Las frases de la madre de Hans Jaihg muestran el origen de su locura:
—¡Estás vengado, hijo mío! ¡También sus cadáveres quedarán bajo los escombros, como el tuyo! ¡Tampoco sus madres volverán a ver a ninguno de ellos! ¡¡Tú reirás ahora desde el Cielo… y yo voy a reunirme enseguida contigo!!
Se la ve saltar por una de las ventanas, y los tres tienen la impresión de que el fuego ha prendido ya en sus ropas.
—¡Fuera de aquí, nada podemos hacer! —gritó el agente americano—. ¡Tú, Nils, baja a recoger tu uniforme! No tenemos tiempo que perder. Esto va a arder todo, y el incendio se verá en diez millas a la redonda.
Abajo, óyense de nuevo los gritos de la loca. Las llamas comienzan a elevarse ya hasta el segundo piso.
—Vamos, Helen.
Los dos quedan contemplando un instante el cuerpo del suboficial Otto Hund. ¿Ha abierto ahora éste los ojos?
—Morirá abrasado… —dice ella.
Jimmy O’Neil tiene una rápida decisión.
—No podemos llevarlo de aquí; pero… quizá le resta una última posibilidad de salvación, si su estado no es demasiada grave.
Abre de par en par la ancha ventana, toma en brazos el cuerpo del alemán y, calculando bien la distancia, lo arroja al torrente. La fornida humanidad del bávaro, lanzada desde el segundo piso, se hunde estrepitosamente en el agua, levantando un estrellado y alto surtidor.
—Es lo mejor que puede hacer por él. Si la Providencia quiere salvarlo, mejor será entre las aguas que no dejándolo aquí entre el fuego.
Toma la mano de la muchacha y escapan los dos hacia la planta baja, teniendo que atravesar las llamas que comienzan a lamer el primer tramo de la escalera.

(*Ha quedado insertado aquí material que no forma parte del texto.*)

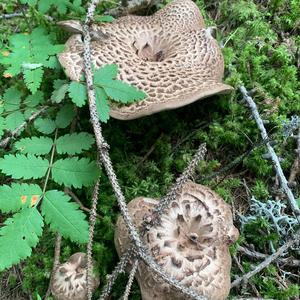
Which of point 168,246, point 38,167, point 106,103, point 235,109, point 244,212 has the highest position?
point 106,103

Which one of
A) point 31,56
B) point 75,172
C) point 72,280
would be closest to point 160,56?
point 31,56

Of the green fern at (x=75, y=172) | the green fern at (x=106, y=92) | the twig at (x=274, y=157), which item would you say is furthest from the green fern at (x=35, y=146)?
the twig at (x=274, y=157)

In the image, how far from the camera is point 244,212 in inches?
149

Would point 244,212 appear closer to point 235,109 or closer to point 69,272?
point 235,109

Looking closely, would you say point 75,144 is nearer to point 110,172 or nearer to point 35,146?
point 35,146

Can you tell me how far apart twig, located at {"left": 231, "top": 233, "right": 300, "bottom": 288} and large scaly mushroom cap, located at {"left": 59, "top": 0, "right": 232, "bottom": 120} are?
1376 mm

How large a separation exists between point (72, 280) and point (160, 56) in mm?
2343

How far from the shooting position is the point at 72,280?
3053 millimetres

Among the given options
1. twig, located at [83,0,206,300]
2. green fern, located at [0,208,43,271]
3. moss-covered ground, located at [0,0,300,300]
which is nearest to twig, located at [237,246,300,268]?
moss-covered ground, located at [0,0,300,300]

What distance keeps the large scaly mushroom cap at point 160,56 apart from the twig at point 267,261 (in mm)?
1376

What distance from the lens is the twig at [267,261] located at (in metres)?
3.29

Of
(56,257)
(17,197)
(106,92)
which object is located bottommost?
(56,257)

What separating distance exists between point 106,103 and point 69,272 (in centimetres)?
131

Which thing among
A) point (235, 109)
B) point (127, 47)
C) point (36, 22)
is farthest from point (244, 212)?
point (36, 22)
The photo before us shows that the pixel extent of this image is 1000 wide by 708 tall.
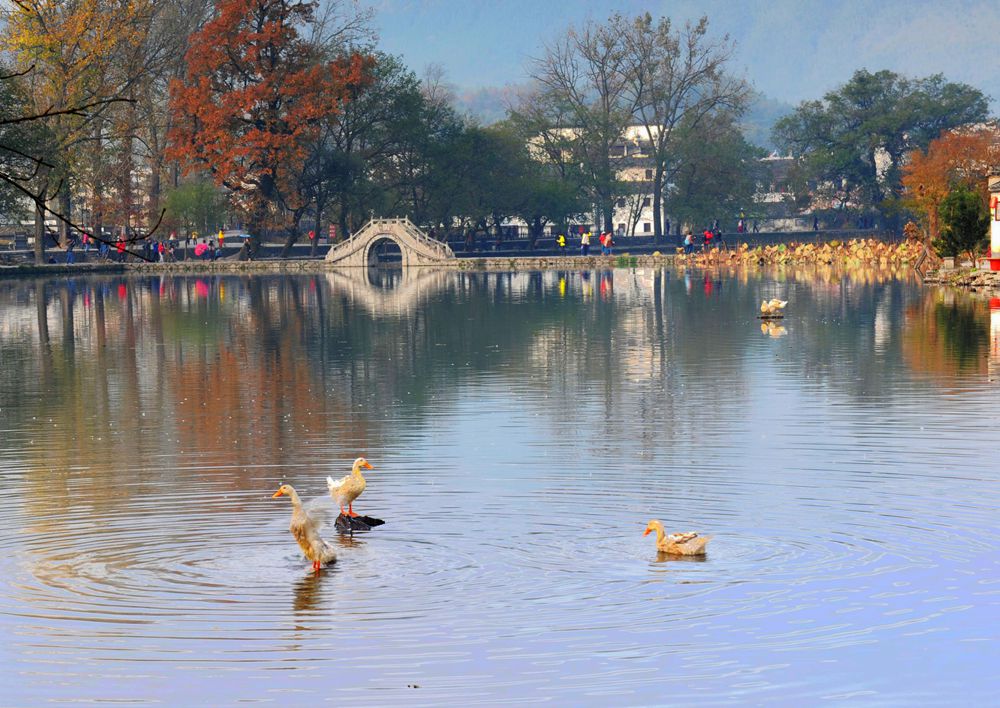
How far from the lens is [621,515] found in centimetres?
1762

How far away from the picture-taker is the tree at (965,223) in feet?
225

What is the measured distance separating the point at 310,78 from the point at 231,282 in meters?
18.3

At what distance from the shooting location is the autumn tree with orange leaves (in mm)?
100062

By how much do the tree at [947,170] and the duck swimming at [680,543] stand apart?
78571 millimetres

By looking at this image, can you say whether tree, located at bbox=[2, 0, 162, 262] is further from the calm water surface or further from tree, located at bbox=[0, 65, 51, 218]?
the calm water surface

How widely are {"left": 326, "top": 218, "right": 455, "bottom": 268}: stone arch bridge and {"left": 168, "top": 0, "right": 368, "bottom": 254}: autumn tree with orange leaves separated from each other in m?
4.22

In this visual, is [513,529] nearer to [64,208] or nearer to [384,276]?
[384,276]

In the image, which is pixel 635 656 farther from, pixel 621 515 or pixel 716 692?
pixel 621 515

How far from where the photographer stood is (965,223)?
6931cm

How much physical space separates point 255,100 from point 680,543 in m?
87.9

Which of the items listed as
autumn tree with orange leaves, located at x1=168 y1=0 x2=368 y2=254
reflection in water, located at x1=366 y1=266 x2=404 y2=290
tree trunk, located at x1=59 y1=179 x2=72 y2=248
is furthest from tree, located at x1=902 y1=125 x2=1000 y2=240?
tree trunk, located at x1=59 y1=179 x2=72 y2=248

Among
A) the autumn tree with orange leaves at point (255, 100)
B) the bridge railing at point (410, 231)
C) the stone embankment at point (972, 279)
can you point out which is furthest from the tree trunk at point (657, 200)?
the stone embankment at point (972, 279)

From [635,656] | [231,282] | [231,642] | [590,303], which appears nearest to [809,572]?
[635,656]

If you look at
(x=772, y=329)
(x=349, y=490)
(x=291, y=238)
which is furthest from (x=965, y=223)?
(x=349, y=490)
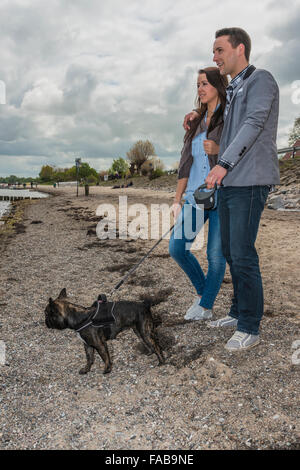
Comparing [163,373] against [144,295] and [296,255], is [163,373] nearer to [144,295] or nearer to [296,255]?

Cuando traspasan la cancela, Nils corre ya en delantera, llevando el lío de ropas.
Varias veces vuelven los tres el rostro, contemplando el rápido incremento del incendio. Del molino de Hans Jaihg sólo quedarán los calcinados cimientos. En él enterró una madre su loco dolor por la pérdida del hijo único, muerto en aras de la patria.
Cuando años más tarde, Otto Hund, allá en su hacienda bávara de «El Tilo Viejo», relate a sus hijos, y a sus nietos, cómo pudo salvar su vida, incomprensiblemente, del ataque de sus enemigos y del incendio de la granja-molino, siendo recogido —«pescado», dirá él— en la ribera del arroyo por una barcaza de las que hacían el tráfico del heno seco, mal podrá nunca adivinar que debe su vida a la última decisión de su enemigo americano.